Quick Links

Re: using extended statistics to improve join estimates

From:	Tomas Vondra <tomas(dot)vondra(at)enterprisedb(dot)com>
To:	Andy Fan <zhihui(dot)fan1213(at)gmail(dot)com>
Cc:	pgsql-hackers <pgsql-hackers(at)postgresql(dot)org>
Subject:	Re: using extended statistics to improve join estimates
Date:	2021-12-13 18:25:04
Message-ID:	14bedb1c-1feb-2613-96e4-2426deb5d34d@enterprisedb.com
Views:	Whole Thread \| Raw Message \| Download mbox \| Resend email
Thread:
Lists:	pgsql-hackers

On 11/6/21 11:03, Andy Fan wrote:
> Hi Tomas:
>
> This is the exact patch I want, thanks for the patch!
>

Good to hear.

> On Thu, Oct 7, 2021 at 3:33 AM Tomas Vondra
> <tomas(dot)vondra(at)enterprisedb(dot)com> wrote:
>
>
>> 3) estimation by join pairs
>>
>> At the moment, the estimates are calculated for pairs of relations, so
>> for example given a query
>>
>> explain analyze
>> select * from t1 join t2 on (t1.a = t2.a and t1.b = t2.b)
>> join t3 on (t1.b = t3.b and t2.c = t3.c);
>>
>> we'll estimate the first join (t1,t2) just fine, but then the second
>> join actually combines (t1,t2,t3). What the patch currently does is it
>> splits it into (t1,t2) and (t2,t3) and estimates those.
>
> Actually I can't understand how this works even for a simpler example.
> let's say we query like this (ONLY use t2's column to join t3).
>
> select * from t1 join t2 on (t1.a = t2.a and t1.b = t2.b)
> join t3 on (t2.c = t3.c and t2.d = t3.d);
>
> Then it works well on JoinRel(t1, t2) AND JoinRel(t2, t3). But when comes
> to JoinRel(t1, t2, t3), we didn't maintain the MCV on join rel, so it
> is hard to
> work. Here I see your solution is splitting it into (t1, t2) AND (t2,
> t3) and estimate
> those. But how does this help to estimate the size of JoinRel(t1, t2, t3)?
>

Yeah, this is really confusing. The crucial thing to keep in mind is
this works with clauses before running setrefs.c, so the clauses
reference the original relations - *not* the join relation. Otherwise
even the regular estimation would not work, because where would it get
the per-column MCV lists etc.

Let's use a simple case with join clauses referencing just a single
attribute for each pair or relations. And let's talk about how many join
pairs it'll extract:

t1 JOIN t2 ON (t1.a = t2.a) JOIN t3 ON (t1.b = t3.b)

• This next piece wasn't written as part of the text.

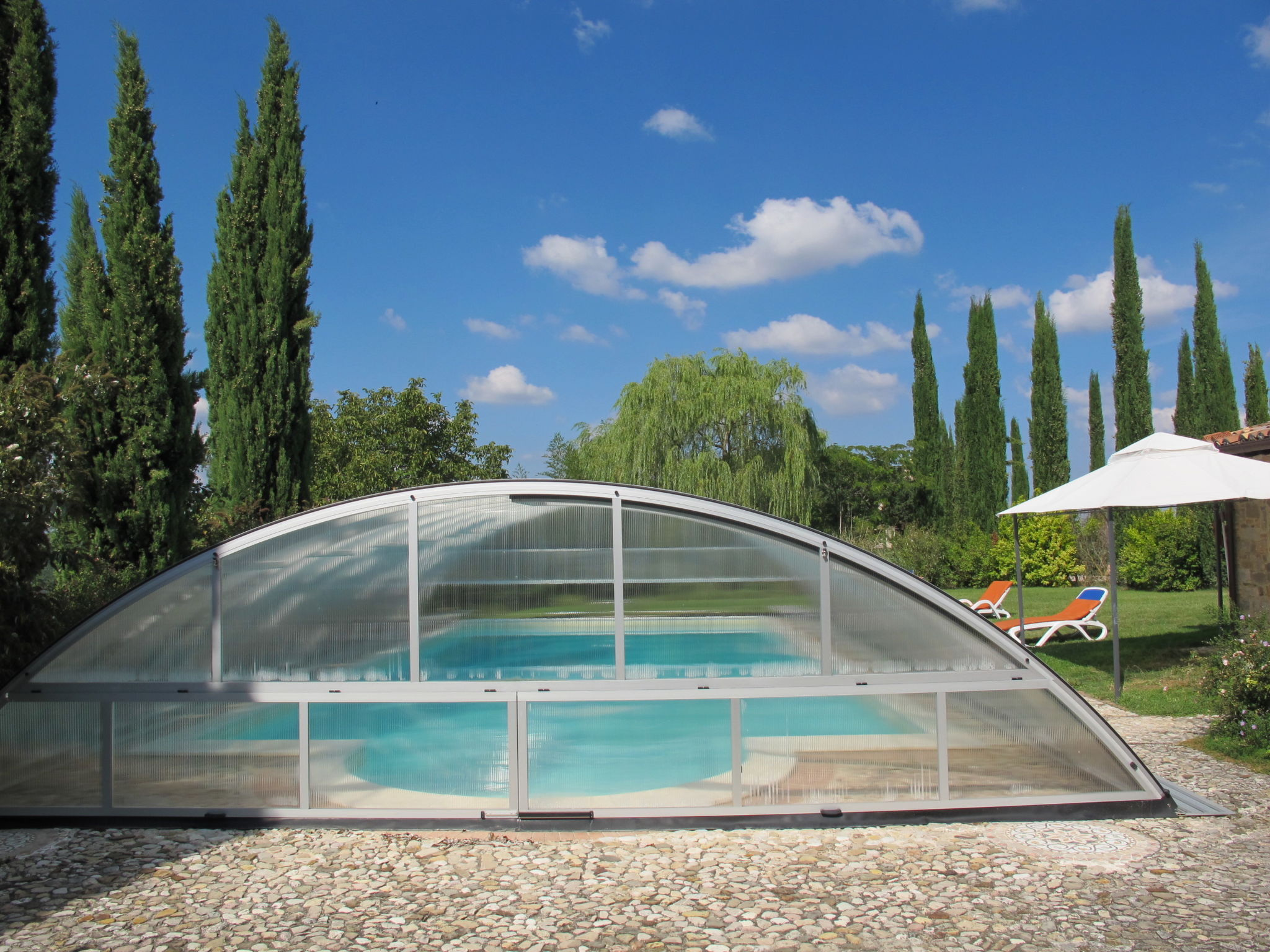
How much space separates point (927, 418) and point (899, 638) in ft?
91.3

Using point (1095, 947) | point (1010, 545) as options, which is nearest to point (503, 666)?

=> first we join t1/t2, which is 1 join pair (t1,t2)
=> then we join t1/t2/t3, but the join clause references just 2 rels, so
1 join pair (t1,t3)

Now a more complicated case, with more complex join clause

t1 JOIN t2 ON (t1.a = t2.a) JOIN t3 ON (t1.b = t3.b AND t2.c = t3.c)

=> first we join t1/t2, which is 1 join pair (t1,t2)
=> then we join t1/t2/t3, but this time the join clause references all
three rels, so we have two join pairs (t1,t3) and (t2,t3) and we can use
all the statistics.

>> I wonder if this
>> should actually combine all three MCVs at once - we're pretty much
>> combining the MCVs into one large MCV representing the join result.
>>
>
> I guess we can keep the MCVs on joinrel for these matches. Take the above
> query I provided for example, and suppose the MCV data as below:
>
> t1(a, b)
> (1, 2) -> 0.1
> (1, 3) -> 0.2
> (2, 3) -> 0.5
> (2, 8) -> 0.1
>
> t2(a, b)
> (1, 2) -> 0.2
> (1, 3) -> 0.1
> (2, 4) -> 0.2
> (2, 10) -> 0.1
>
> After t1.a = t2.a AND t1.b = t2.b, we can build the MCV as below
>
> (1, 2, 1, 2) -> 0.1 * 0.2
> (1, 3, 1, 3) -> 0.2 * 0.1
>
> And recording the total mcv frequence as (0.1 + 0.2 + 0.5 + 0.1) *
> (0.2 + 0.1 + 0.2 + 0.1)
>

Right, that's about the joint distribution I whole join.

> With this design, the nitems of MCV on joinrel would be less than
> either of baserel.
>

Actually, I think the number of items can grow, because the matches may
duplicate some items. For example in your example with (t1.a = t2.a) the
first first (1,2) item in t1 matches (1,2) and (1,3) in t2. And same for
(1,3) in t1. So that's 4 combinations. Of course, we could aggregate the
MCV by ignoring columns not used in the query.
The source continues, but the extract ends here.